An AFP reporter saw army, police and national guard vehicles and several dozen men on roads leading to the Douar Hicher quarter of Manouba, but they had not entered the area, which was calm.

 

"These units have been deployed, just in case," a security official said.

 

Salafists, followers of a hardline branch of Sunni Islam, have used Friday prayers in the past to rally their faithful and carry out attacks.

 

In a September assault on the US embassy, four of the assailants were killed.

 

On Thursday night, a Salafist imam declared war on Tunisia's Islamist ruling party during a television talk show, with the interior minister countering that such talk was responsible for blood being shed.

 

"I am going to make war on these people because the interior minister and the leaders of Ennahda have chosen the United States as their god it is the Americans who are writing the laws and the new constitution," Nasreddine Aloui said in an appearance by video link on Ettounsiya television.

 

He urged the country's youth to prepare their burial shrouds to fight against Ennahda, brandishing a white cloth himself and saying Ennahda and other parties want elections held on the "ruins and the bodies of the Salafist movement."

 

Aloui has taken over as the new imam of the Ennour mosque in the Tunis suburb of Manouba, although he has not been sanctioned by the state, which holds the right to make appointments.

_SOURCE EXCERPT_
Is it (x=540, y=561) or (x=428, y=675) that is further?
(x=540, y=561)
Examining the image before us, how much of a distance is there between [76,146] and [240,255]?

_GIVEN PROBLEM_
For each statement, say yes or no to whether it agrees with the report on Tunisia, quoting the exact words of the report that decide it. (a) The deployed units had entered the Douar Hicher quarter. (b) Four of the assailants were killed in a September assault on the US embassy. (c) The state appointed Aloui as imam of the Ennour mosque.

_EXERCISE RESPONSE_
(a) No: "but they had not entered the area, which was calm."
(b) Yes: "In a September assault on the US embassy, four of the assailants were killed."
(c) No: "although he has not been sanctioned by the state, which holds the right to make appointments."